Muszę zaprzyjaźnić się z każdym. Finalne wrażenia z Disney Dreamlight Valley
W tym momencie wypełniłam moją patologiczną potrzebę zaprzyjaźnienia się ze wszystkimi bohaterami gry i mogę spokojnie patrzeć z obrzydzeniem na moje ręce, które naruszają równowagę w przyrodzie. Przyznam, że nie czułam nazbyt disneyowego klimatu. Jasne, wszędzie dookoła chodziły znane mi postaci z bajek, ale to po prostu wioska, jak każda inna, do której przyjechali ci bohaterowie. Parę razy zdarzyło mi się pomylić w rozmowie i opowiadając o grze, nazwać ją Disney Stardew Valley. Disney Crossing jest równie poprawne.

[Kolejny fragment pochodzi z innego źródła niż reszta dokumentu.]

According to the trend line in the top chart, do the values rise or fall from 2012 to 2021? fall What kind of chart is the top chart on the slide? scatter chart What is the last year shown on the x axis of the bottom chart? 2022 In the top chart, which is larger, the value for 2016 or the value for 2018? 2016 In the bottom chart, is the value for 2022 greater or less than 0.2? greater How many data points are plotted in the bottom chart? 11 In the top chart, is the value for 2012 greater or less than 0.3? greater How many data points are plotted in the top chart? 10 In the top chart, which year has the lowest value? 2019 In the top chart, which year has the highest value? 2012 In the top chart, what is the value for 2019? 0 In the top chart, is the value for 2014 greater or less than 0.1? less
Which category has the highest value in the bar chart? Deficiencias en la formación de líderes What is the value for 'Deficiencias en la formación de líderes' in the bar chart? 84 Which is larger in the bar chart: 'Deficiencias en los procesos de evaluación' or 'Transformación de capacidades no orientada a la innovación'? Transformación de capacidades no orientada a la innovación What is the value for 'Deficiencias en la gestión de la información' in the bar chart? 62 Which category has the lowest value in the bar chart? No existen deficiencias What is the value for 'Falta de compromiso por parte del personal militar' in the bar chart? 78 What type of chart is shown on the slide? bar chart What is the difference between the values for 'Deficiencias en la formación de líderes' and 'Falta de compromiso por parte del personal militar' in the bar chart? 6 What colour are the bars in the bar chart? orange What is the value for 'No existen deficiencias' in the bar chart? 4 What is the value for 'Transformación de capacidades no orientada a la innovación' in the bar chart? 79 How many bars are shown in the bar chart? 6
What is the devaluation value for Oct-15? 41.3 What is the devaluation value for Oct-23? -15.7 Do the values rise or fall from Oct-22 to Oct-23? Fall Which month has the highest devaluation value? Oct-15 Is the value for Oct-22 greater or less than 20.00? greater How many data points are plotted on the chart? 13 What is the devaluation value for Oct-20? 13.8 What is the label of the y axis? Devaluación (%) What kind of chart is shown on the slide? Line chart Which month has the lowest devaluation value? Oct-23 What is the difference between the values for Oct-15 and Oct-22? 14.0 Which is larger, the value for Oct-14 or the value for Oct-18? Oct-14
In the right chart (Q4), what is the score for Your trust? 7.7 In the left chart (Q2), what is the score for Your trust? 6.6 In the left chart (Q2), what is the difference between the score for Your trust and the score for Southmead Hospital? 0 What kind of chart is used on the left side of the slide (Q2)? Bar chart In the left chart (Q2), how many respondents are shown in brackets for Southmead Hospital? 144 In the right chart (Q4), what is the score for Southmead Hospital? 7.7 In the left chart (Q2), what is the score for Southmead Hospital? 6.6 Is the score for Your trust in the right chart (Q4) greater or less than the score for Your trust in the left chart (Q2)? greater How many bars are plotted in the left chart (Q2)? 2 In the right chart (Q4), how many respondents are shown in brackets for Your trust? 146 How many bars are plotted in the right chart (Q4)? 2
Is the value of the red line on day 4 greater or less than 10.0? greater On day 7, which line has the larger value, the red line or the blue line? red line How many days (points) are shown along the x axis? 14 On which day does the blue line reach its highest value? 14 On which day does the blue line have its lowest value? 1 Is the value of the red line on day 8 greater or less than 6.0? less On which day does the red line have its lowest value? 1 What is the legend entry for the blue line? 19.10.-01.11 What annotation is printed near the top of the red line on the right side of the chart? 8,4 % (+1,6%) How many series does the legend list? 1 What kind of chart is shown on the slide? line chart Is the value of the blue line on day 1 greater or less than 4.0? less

Chociaż te postacie są trochę przerażające. Wyobraźcie sobie tę sytuację – środek nocy, doglądacie swoich rozległych pól, na których rośnie kukurydza, i nagle spotykacie Mikiego, wynurzającego się spośród liści wysokiej rośliny, z jego niezmiennym wyrazem twarzy, szerokim uśmiechem i martwymi, szeroko otwartymi oczami, mówiącego: „Ho, ho!”. Wiem, że pozwalam tu mojej wyobraźni trochę wariować, ale Dreamlight Valley nie oferuje nikomu żadnych zajęć (może poza Goofym i Kristoffem, którzy mają sklepiki), postacie całymi dniami włóczą się z szerokimi uśmiechami i komentują otoczenie pozbawionymi emocji głosami, po tym jak utknęli w tym ładnym, ale pustym, pozwalającym na ucieczkę przed rzeczywistością świecie.
Jedyną postacią, którą bym posądziła o częściową świadomość swojej niedoli, jest Donald. Kaczor jest smutny, czasami zdarzy mu się jakaś lepsza chwila, ale twórcy zabawili się jego kosztem. Mianowicie, jeżeli spojrzymy na postać z boku, jak sobie funkcjonuje, gdy nie prowadzimy z nią interakcji, Donald regularnie się potyka i upada na ziemię, na brzuch. Zaczyna się denerwować, para leci mu z uszu, krzyczy swoim niezrozumiałym głosem i podskakuje w nerwach. Zamknięty w pętli czasu, niekończącej się serii upadków i gniewu, niczym Syzyf wnoszący swój głaz na górę. Szkoda mi Donalda.
Naprawdę mam wiele teorii na temat tej gry, ale nie czas na nie teraz. Nie będę ukrywać, że przed recenzją spędziłam z Disney Dreamlight Valley 90 godzin. Bo produkcja po prostu jest bardzo wciągająca, relaksująca i dobrze się przy niej bawiłam. Cieszę się, że kolejne aktualizacje trafiają do graczy regularnie i że już wkrótce gra wyjdzie z wczesnego dostępu i będzie w pełni ukończona.